==== TRECHO CITADO
Umas palavrinhas sobre pais bobões e machões…

Todos os homens que desejam exercer a paternidade têm que lidar com o tempo e os recursos (em especial, os emocionais) de que dispõem, por isso, não acredito que exista um perfil de “pai ideal”. Venho tentando, nesta coluna, refletir sobre qual a paternidade que queremos e também abrir caminho para analisarmos como esse debate vem sendo travado atualmente. As breves histórias relatadas a seguir têm o intuito de contribuir para esta reflexão.

Em dezembro de 2016, fui convidado a participar de um encontro de especialistas sobre gênero, masculinidades e paternidade na capital dos EUA. O momento do convite não poderia ter sido mais apropriado, já que a minha parceira e eu havíamos descoberto que ela estava grávida há poucos dias. Assim, viajei animadíssimo com a importante discussão e também com a incumbência de procurar alguns livros, em especial, algo sobre nutrição durante a gestação. Por sorte, havia uma livraria pequena mas com ótimo acervo na quadra do meu hotel e de cara encontrei um livro sobre nutrição que aparentava ser promissor.

Aproveitando que lá estava, percorri as prateleiras em busca de livros sobre paternidade e, para a minha surpresa achei sete, algo que nunca aconteceria no Brasil. No entanto, a minha animação foi diminuindo ao prestar mais atenção às suas capas e títulos e folheá-los.

De cara, antipatizei com o fato de todos se apresentarem como “guias para a paternidade” e o motivo para isso é simples, não acredito que exista uma receita para ser pai, ou mãe.

Sempre que vejo um desses livros, lembro de uma história que ouvi de um professor meu há muitos anos. Ele disse que, após uma palestra, uma mulher perguntou a Freud o que deveria fazer para educar bem o seu filho, ao que ele respondeu “Não se preocupe, não importa o que você fizer, fará errado”. Curiosamente, parece que Freud nunca disse isso, mas apesar da autoria dúbia, continuo achando a mensagem bastante válida… Gosto muito da ideia da paternidade e da maternidade como um processo de tentativa e erro e acredito que se pudermos enxergar esses papéis tão complexos dessa forma, teremos mais chance de nos mantermos longe da ilusão de que controlamos algo, assim nos poupando de muita frustração desnecessária.

Mas voltando aos livros, após passar quase uma hora os folheando, pude compreender o que afinal estava me incomodando tanto. Aparentemente, os autores apenas conseguiam enxergar três formas de se atrair homens para leituras sobre paternidade: 1) Deixar bem claro que estavam falando para pais hétero e machões, do tipo que usa camisa de botão xadrez e sabe consertar coisas; 2) Apelar pro tipo macho-nerd-bobão-infantilóide, muito comum em filmes de comédia de Seth Rogan, Steve Carell e Will Ferrel ou 3) Vender a imagem do pai hipster, algo muito em voga entre homens brancos de classe média e alta dos EUA e do Brasil.¹  

A segunda história aconteceu uns dois meses depois, no Recife, quando junto com a minha parceira, eu estava participando pela primeira vez de um grupo de gestantes sobre parto normal humanizado (voltado a um público marcadamente branco e de classe média e alta). Lá chegando, fui surpreendido positivamente pela sala cheia de gestantes e, principalmente, pelo fato de todas estarem acompanhadas pelos seus parceiros.
========
==== DADOS REGISTRADOS
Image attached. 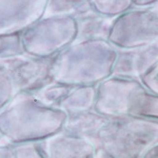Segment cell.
I'll return each instance as SVG.
<instances>
[{"label":"cell","instance_id":"23","mask_svg":"<svg viewBox=\"0 0 158 158\" xmlns=\"http://www.w3.org/2000/svg\"><path fill=\"white\" fill-rule=\"evenodd\" d=\"M143 158H158V143L152 146L143 156Z\"/></svg>","mask_w":158,"mask_h":158},{"label":"cell","instance_id":"13","mask_svg":"<svg viewBox=\"0 0 158 158\" xmlns=\"http://www.w3.org/2000/svg\"><path fill=\"white\" fill-rule=\"evenodd\" d=\"M98 85H78L59 103L58 108L64 111L67 114L94 110Z\"/></svg>","mask_w":158,"mask_h":158},{"label":"cell","instance_id":"8","mask_svg":"<svg viewBox=\"0 0 158 158\" xmlns=\"http://www.w3.org/2000/svg\"><path fill=\"white\" fill-rule=\"evenodd\" d=\"M48 0H0V34L22 32L45 16Z\"/></svg>","mask_w":158,"mask_h":158},{"label":"cell","instance_id":"17","mask_svg":"<svg viewBox=\"0 0 158 158\" xmlns=\"http://www.w3.org/2000/svg\"><path fill=\"white\" fill-rule=\"evenodd\" d=\"M90 3L96 12L114 18L133 8V0H90Z\"/></svg>","mask_w":158,"mask_h":158},{"label":"cell","instance_id":"16","mask_svg":"<svg viewBox=\"0 0 158 158\" xmlns=\"http://www.w3.org/2000/svg\"><path fill=\"white\" fill-rule=\"evenodd\" d=\"M21 32L0 34V61L25 56Z\"/></svg>","mask_w":158,"mask_h":158},{"label":"cell","instance_id":"15","mask_svg":"<svg viewBox=\"0 0 158 158\" xmlns=\"http://www.w3.org/2000/svg\"><path fill=\"white\" fill-rule=\"evenodd\" d=\"M73 87L74 86L53 81L32 95L43 104L50 107H58L59 103Z\"/></svg>","mask_w":158,"mask_h":158},{"label":"cell","instance_id":"6","mask_svg":"<svg viewBox=\"0 0 158 158\" xmlns=\"http://www.w3.org/2000/svg\"><path fill=\"white\" fill-rule=\"evenodd\" d=\"M108 41L117 48H133L158 43V4L132 8L118 16Z\"/></svg>","mask_w":158,"mask_h":158},{"label":"cell","instance_id":"25","mask_svg":"<svg viewBox=\"0 0 158 158\" xmlns=\"http://www.w3.org/2000/svg\"><path fill=\"white\" fill-rule=\"evenodd\" d=\"M3 139H4V137H3V135H2L1 132H0V141H2Z\"/></svg>","mask_w":158,"mask_h":158},{"label":"cell","instance_id":"11","mask_svg":"<svg viewBox=\"0 0 158 158\" xmlns=\"http://www.w3.org/2000/svg\"><path fill=\"white\" fill-rule=\"evenodd\" d=\"M109 117L95 110L68 114L64 130L73 135L90 139L109 120Z\"/></svg>","mask_w":158,"mask_h":158},{"label":"cell","instance_id":"7","mask_svg":"<svg viewBox=\"0 0 158 158\" xmlns=\"http://www.w3.org/2000/svg\"><path fill=\"white\" fill-rule=\"evenodd\" d=\"M54 57L35 58L25 55L1 60L0 77L10 81L16 93L33 94L54 81L52 76Z\"/></svg>","mask_w":158,"mask_h":158},{"label":"cell","instance_id":"22","mask_svg":"<svg viewBox=\"0 0 158 158\" xmlns=\"http://www.w3.org/2000/svg\"><path fill=\"white\" fill-rule=\"evenodd\" d=\"M158 4V0H133V8H145Z\"/></svg>","mask_w":158,"mask_h":158},{"label":"cell","instance_id":"3","mask_svg":"<svg viewBox=\"0 0 158 158\" xmlns=\"http://www.w3.org/2000/svg\"><path fill=\"white\" fill-rule=\"evenodd\" d=\"M90 141L98 152L110 158H143L158 143V121L111 117Z\"/></svg>","mask_w":158,"mask_h":158},{"label":"cell","instance_id":"14","mask_svg":"<svg viewBox=\"0 0 158 158\" xmlns=\"http://www.w3.org/2000/svg\"><path fill=\"white\" fill-rule=\"evenodd\" d=\"M92 11L90 0H48L45 16H70L75 19Z\"/></svg>","mask_w":158,"mask_h":158},{"label":"cell","instance_id":"21","mask_svg":"<svg viewBox=\"0 0 158 158\" xmlns=\"http://www.w3.org/2000/svg\"><path fill=\"white\" fill-rule=\"evenodd\" d=\"M0 158H15L13 146L7 144H0Z\"/></svg>","mask_w":158,"mask_h":158},{"label":"cell","instance_id":"24","mask_svg":"<svg viewBox=\"0 0 158 158\" xmlns=\"http://www.w3.org/2000/svg\"><path fill=\"white\" fill-rule=\"evenodd\" d=\"M95 158H110V157L107 156V155H105V154L102 153V152H98V151H97V154H96Z\"/></svg>","mask_w":158,"mask_h":158},{"label":"cell","instance_id":"2","mask_svg":"<svg viewBox=\"0 0 158 158\" xmlns=\"http://www.w3.org/2000/svg\"><path fill=\"white\" fill-rule=\"evenodd\" d=\"M117 54L107 40L74 42L54 57L53 80L71 86L98 85L112 76Z\"/></svg>","mask_w":158,"mask_h":158},{"label":"cell","instance_id":"18","mask_svg":"<svg viewBox=\"0 0 158 158\" xmlns=\"http://www.w3.org/2000/svg\"><path fill=\"white\" fill-rule=\"evenodd\" d=\"M15 158H45L39 146V142L23 143L12 145Z\"/></svg>","mask_w":158,"mask_h":158},{"label":"cell","instance_id":"5","mask_svg":"<svg viewBox=\"0 0 158 158\" xmlns=\"http://www.w3.org/2000/svg\"><path fill=\"white\" fill-rule=\"evenodd\" d=\"M26 55L35 58L54 57L77 37V21L70 16H44L21 32Z\"/></svg>","mask_w":158,"mask_h":158},{"label":"cell","instance_id":"19","mask_svg":"<svg viewBox=\"0 0 158 158\" xmlns=\"http://www.w3.org/2000/svg\"><path fill=\"white\" fill-rule=\"evenodd\" d=\"M16 92L10 81L0 77V113L10 103Z\"/></svg>","mask_w":158,"mask_h":158},{"label":"cell","instance_id":"10","mask_svg":"<svg viewBox=\"0 0 158 158\" xmlns=\"http://www.w3.org/2000/svg\"><path fill=\"white\" fill-rule=\"evenodd\" d=\"M45 158H95L97 149L84 137L64 130L39 142Z\"/></svg>","mask_w":158,"mask_h":158},{"label":"cell","instance_id":"9","mask_svg":"<svg viewBox=\"0 0 158 158\" xmlns=\"http://www.w3.org/2000/svg\"><path fill=\"white\" fill-rule=\"evenodd\" d=\"M158 62V43L133 48H118L112 76L140 80Z\"/></svg>","mask_w":158,"mask_h":158},{"label":"cell","instance_id":"1","mask_svg":"<svg viewBox=\"0 0 158 158\" xmlns=\"http://www.w3.org/2000/svg\"><path fill=\"white\" fill-rule=\"evenodd\" d=\"M67 114L41 103L30 93H16L0 113V132L10 145L40 142L64 130Z\"/></svg>","mask_w":158,"mask_h":158},{"label":"cell","instance_id":"20","mask_svg":"<svg viewBox=\"0 0 158 158\" xmlns=\"http://www.w3.org/2000/svg\"><path fill=\"white\" fill-rule=\"evenodd\" d=\"M139 81L149 91L158 95V62Z\"/></svg>","mask_w":158,"mask_h":158},{"label":"cell","instance_id":"12","mask_svg":"<svg viewBox=\"0 0 158 158\" xmlns=\"http://www.w3.org/2000/svg\"><path fill=\"white\" fill-rule=\"evenodd\" d=\"M116 18L102 15L96 11L77 18V37L75 42L90 40L108 41L112 26Z\"/></svg>","mask_w":158,"mask_h":158},{"label":"cell","instance_id":"4","mask_svg":"<svg viewBox=\"0 0 158 158\" xmlns=\"http://www.w3.org/2000/svg\"><path fill=\"white\" fill-rule=\"evenodd\" d=\"M94 110L109 118L128 116L158 121V95L139 80L111 76L98 84Z\"/></svg>","mask_w":158,"mask_h":158}]
</instances>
========
### REQUISITOS DA TAREFA
No texto sobre paternidade, quantos livros sobre paternidade foram encontrados nas prateleiras da livraria perto do hotel?

### RESULTADO DO EXERCÍCIO
Sete livros.